● **Arbeitsanweisungen**
1. Nenne alle gewerkschaftlichen Bildungseinrichtungen, die der Text über Frauenquoten ausdrücklich aufführt, jeweils mit ihrer Abkürzung, falls eine angegeben ist.
2. Führe den Text über Frauenquoten im Anschluss an seinen letzten Satz weiter.

● **Quellentext**
※ ※ ※
In den gewerkschaftlichen Bildungseinrichtungen – insbesondere der Gewerkschaftsschule, der Betriebsräteakademie (BRAK) und der Sozialakademie (SOZAK) – wird eine Frauenquote von 50 % angestrebt. Diese Quote ist kein Selbstzweck, sondern ein Instrument, um eine gerechtere Zusammensetzung zu erreichen. Paritätische Beteiligung bedeutet, dass Frauen nicht nur mitgemeint, sondern sichtbar, hörbar und entscheidend mitgestalten.

VI. Quoten, Rechte, Realität: Wo wir stehen – und wohin wir müssen

In Österreich gibt es für Aufsichtsräte börsennotierter Unternehmen seit 2018 eine 30 %-Quote. Für staatsnahe Betriebe wurde 2025 eine 50 %-Quote beschlossen. Für Betriebsräte hingegen existiert keine verpflichtende Quote, wohl aber ein sogenannter Minderheitenschutz: Das jeweils unterrepräsentierte Geschlecht muss dem zahlenmäßigen Anteil entsprechend im Betriebsrat vertreten sein. Die Umsetzung ist jedoch oft schwierig – in der Praxis fehlt es an Kandidatinnen, an Strukturen, an Bewusstsein.

Laut einem Beitrag des A&W-Blogs ist Betriebsratsarbeit ohne Frauen weder zeitgemäß noch repräsentativ. Mehr Frauen im Betriebsrat zu haben, ist keine freiwillige Frage, sondern eine demokratiepolitische Notwendigkeit. Doch dafür braucht es klare Regeln, institutionelle Unterstützung und eine Kultur der Anerkennung. Es geht nicht nur um Gerechtigkeit, sondern um die Qualität der Vertretung.
※ ※ ※
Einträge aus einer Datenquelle
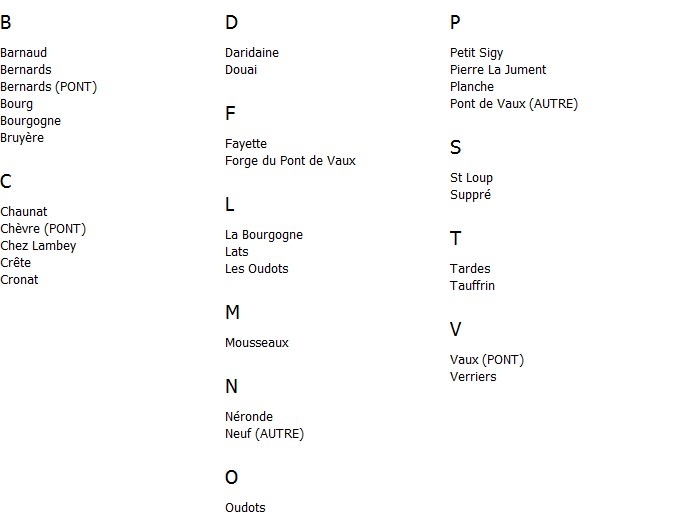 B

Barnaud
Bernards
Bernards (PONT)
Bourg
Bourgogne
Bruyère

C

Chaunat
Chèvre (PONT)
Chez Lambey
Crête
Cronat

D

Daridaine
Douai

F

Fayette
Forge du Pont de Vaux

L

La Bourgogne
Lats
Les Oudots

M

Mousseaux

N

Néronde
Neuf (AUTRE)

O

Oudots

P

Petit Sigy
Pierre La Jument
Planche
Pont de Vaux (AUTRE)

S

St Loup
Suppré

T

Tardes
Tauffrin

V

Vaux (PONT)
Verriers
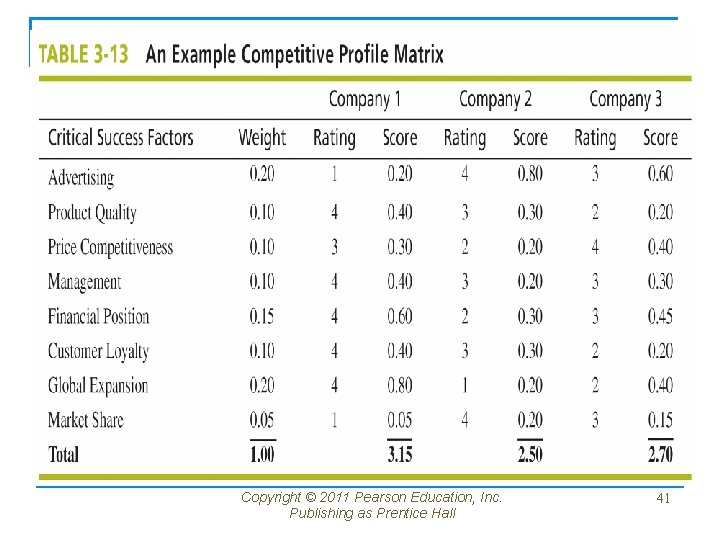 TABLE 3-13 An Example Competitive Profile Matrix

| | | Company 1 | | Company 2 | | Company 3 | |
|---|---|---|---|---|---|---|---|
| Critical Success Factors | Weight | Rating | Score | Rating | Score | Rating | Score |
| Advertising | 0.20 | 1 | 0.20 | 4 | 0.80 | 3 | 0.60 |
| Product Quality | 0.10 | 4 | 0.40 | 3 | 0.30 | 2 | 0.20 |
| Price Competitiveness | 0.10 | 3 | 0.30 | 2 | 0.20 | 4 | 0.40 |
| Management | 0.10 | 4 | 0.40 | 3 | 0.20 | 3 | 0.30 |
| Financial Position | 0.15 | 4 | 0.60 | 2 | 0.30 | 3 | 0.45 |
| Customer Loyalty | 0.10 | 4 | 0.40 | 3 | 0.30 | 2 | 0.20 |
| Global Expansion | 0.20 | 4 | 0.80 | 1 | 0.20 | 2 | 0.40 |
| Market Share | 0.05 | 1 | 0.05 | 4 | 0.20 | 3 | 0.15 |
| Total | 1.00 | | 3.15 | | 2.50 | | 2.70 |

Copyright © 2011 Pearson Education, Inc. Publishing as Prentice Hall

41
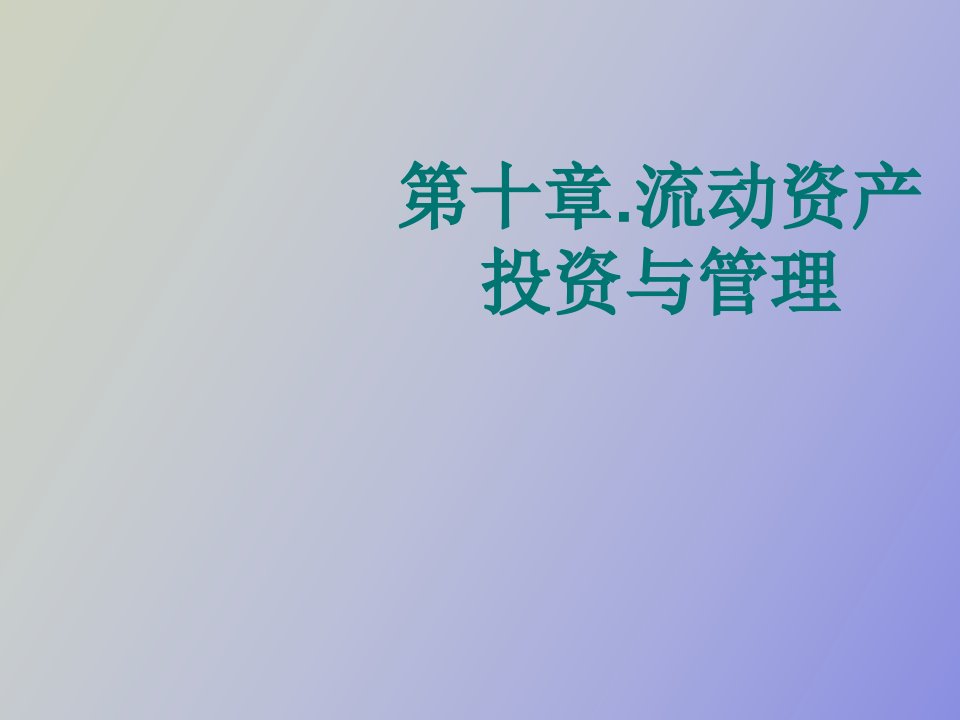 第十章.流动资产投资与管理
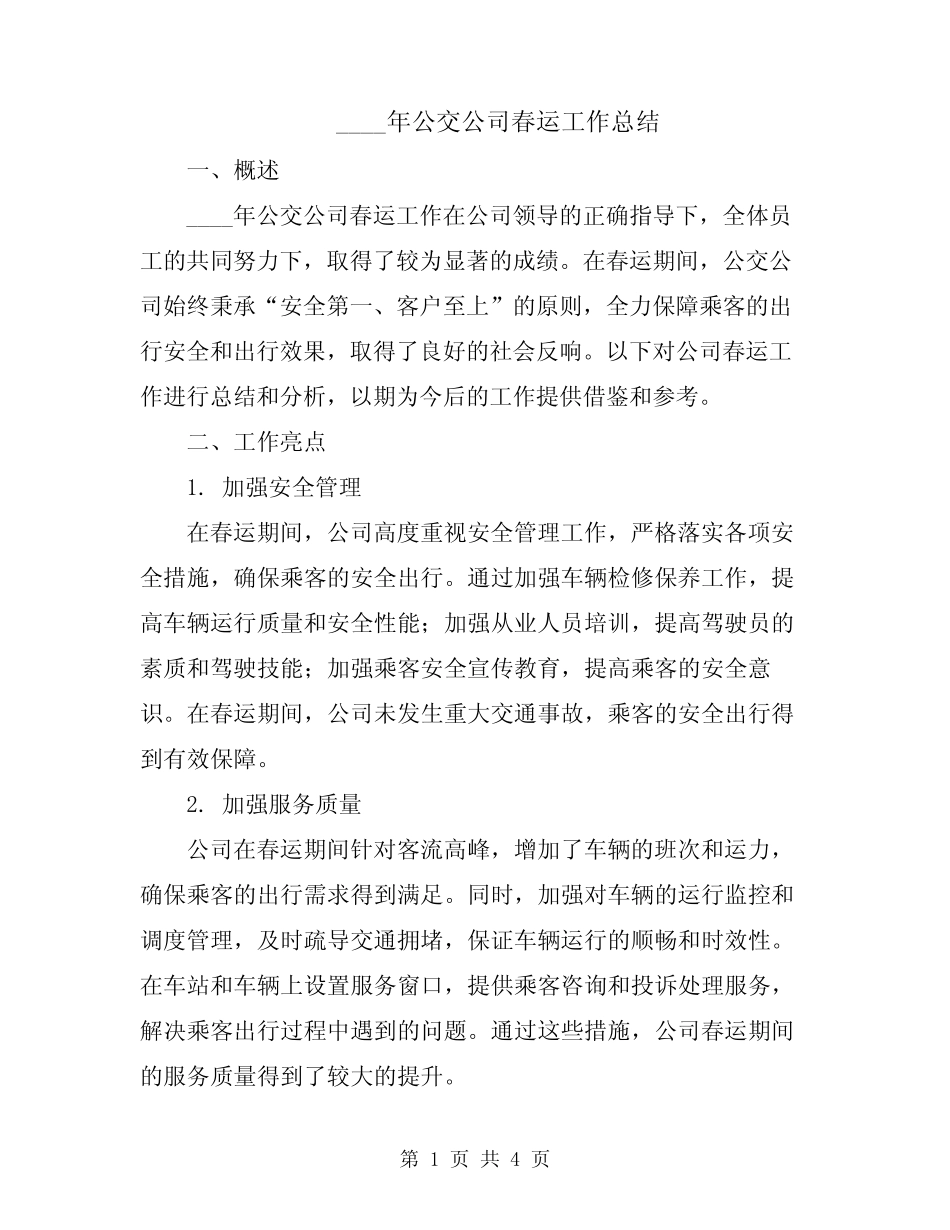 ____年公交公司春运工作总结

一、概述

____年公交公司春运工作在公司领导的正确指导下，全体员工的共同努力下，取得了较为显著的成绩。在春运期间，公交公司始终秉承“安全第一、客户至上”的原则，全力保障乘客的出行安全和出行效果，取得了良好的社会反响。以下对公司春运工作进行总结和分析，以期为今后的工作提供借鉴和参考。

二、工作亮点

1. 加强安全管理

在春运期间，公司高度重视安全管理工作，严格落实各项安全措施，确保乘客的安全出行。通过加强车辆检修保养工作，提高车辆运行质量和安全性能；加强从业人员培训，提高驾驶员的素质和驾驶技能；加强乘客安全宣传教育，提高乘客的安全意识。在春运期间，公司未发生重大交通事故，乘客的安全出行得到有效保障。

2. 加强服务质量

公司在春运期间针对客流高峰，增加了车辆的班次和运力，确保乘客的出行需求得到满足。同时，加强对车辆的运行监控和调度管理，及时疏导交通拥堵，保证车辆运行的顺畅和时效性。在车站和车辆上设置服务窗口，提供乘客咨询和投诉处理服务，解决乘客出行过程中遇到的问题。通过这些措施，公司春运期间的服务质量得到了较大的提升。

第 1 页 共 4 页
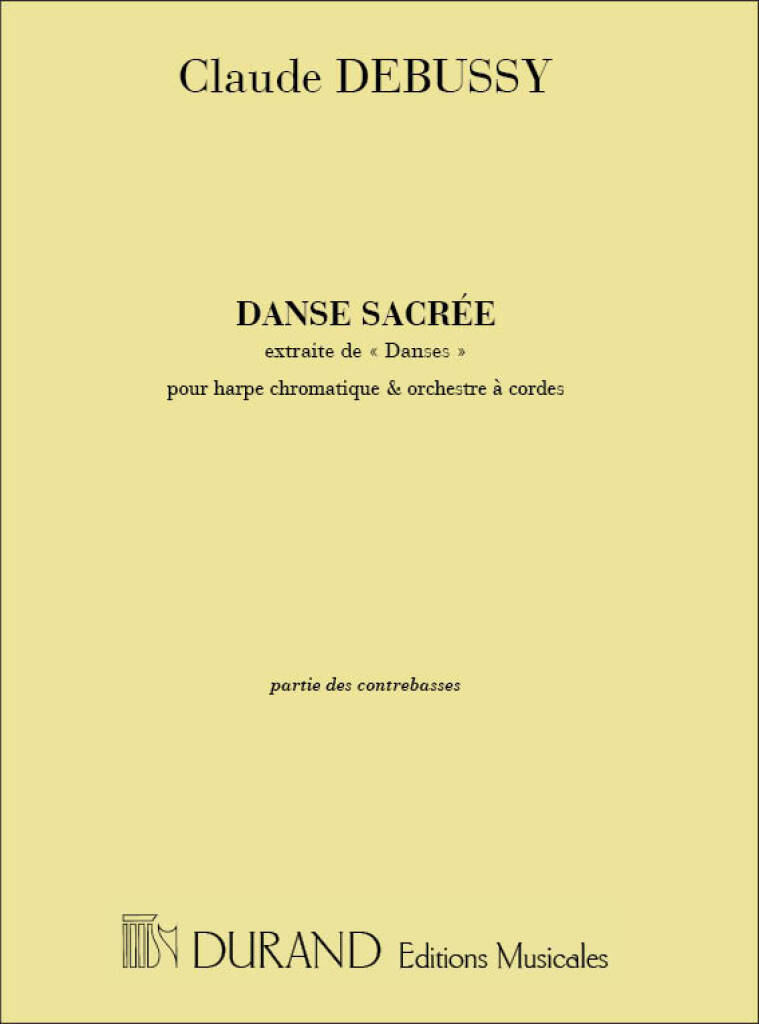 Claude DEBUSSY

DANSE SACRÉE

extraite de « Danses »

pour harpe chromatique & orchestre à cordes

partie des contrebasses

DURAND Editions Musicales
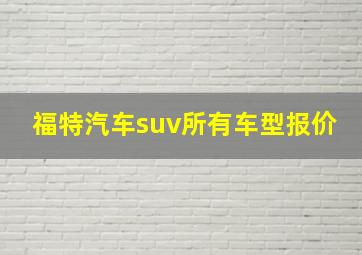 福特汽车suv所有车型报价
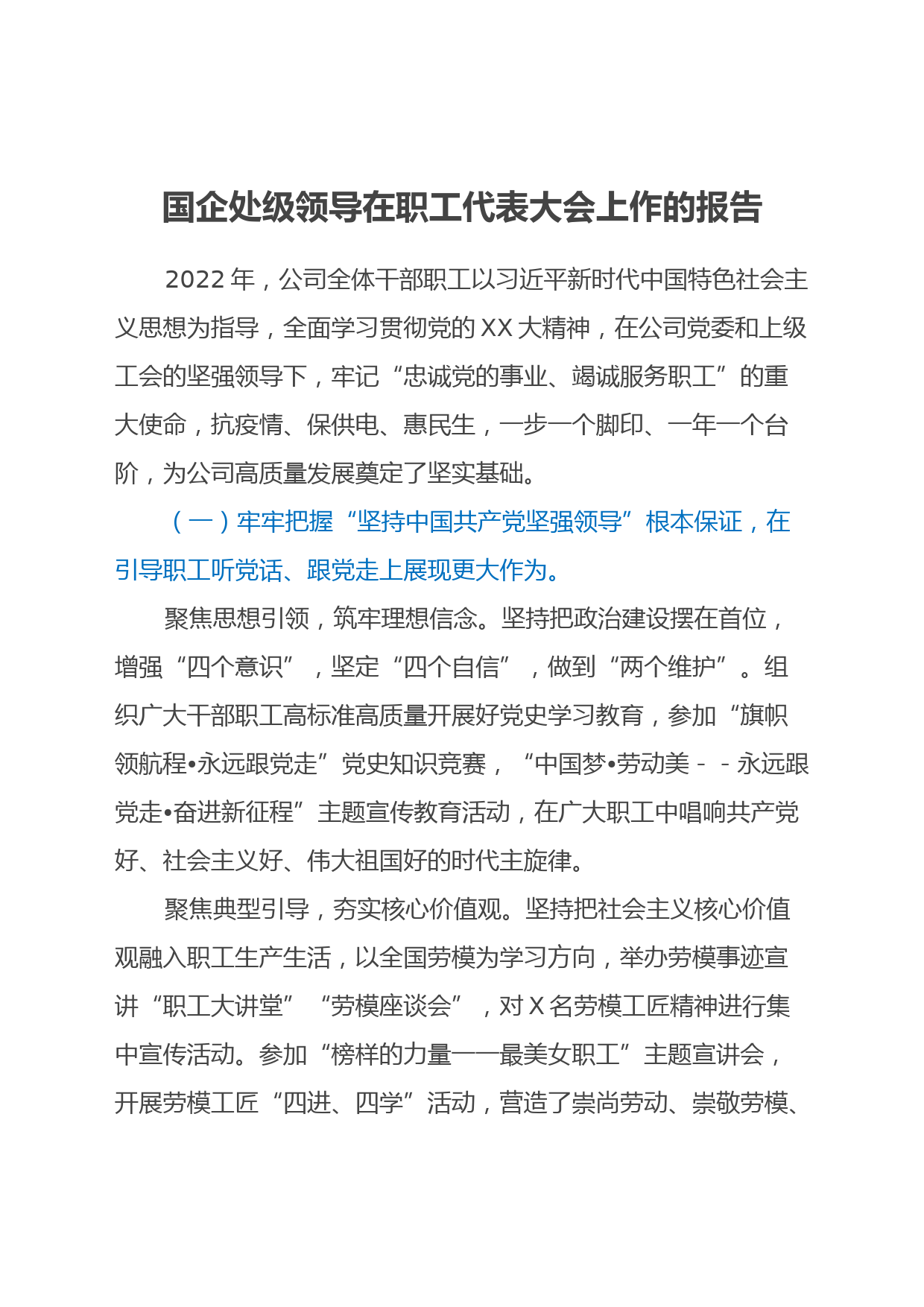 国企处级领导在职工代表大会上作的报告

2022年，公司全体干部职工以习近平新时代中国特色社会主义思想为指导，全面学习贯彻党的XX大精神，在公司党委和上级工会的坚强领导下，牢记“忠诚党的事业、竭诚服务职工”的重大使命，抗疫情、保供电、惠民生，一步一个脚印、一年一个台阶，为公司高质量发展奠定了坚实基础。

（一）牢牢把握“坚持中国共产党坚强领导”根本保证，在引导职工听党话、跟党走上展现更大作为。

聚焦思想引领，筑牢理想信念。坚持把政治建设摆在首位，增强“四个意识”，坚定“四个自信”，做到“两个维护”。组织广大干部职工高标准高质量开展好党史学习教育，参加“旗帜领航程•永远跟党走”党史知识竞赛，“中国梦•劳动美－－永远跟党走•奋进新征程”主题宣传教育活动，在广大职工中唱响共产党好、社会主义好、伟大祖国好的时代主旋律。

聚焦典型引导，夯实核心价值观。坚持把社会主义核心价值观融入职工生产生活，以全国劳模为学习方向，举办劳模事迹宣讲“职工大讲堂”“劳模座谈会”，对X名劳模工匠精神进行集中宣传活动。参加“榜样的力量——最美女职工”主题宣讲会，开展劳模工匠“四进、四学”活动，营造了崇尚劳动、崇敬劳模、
※ ※ ※
● **Antworten je Aufgabe**
1.
- Gewerkschaftsschule
- Betriebsräteakademie (BRAK)
- Sozialakademie (SOZAK)

2.
Die AK Wien betont in ihrer Informationsplattform IFAM (Informationsplattform für Arbeitnehmer*innenvertretungen) klar: Mehr Frauen in Betriebsräte zu bringen, ist eine Verpflichtung, keine Option. Die bestehenden gesetzlichen Regelungen reichen nicht aus – es braucht gezielte Fördermaßnahmen, Coachings, Sichtbarkeit und Mentoringprogramme.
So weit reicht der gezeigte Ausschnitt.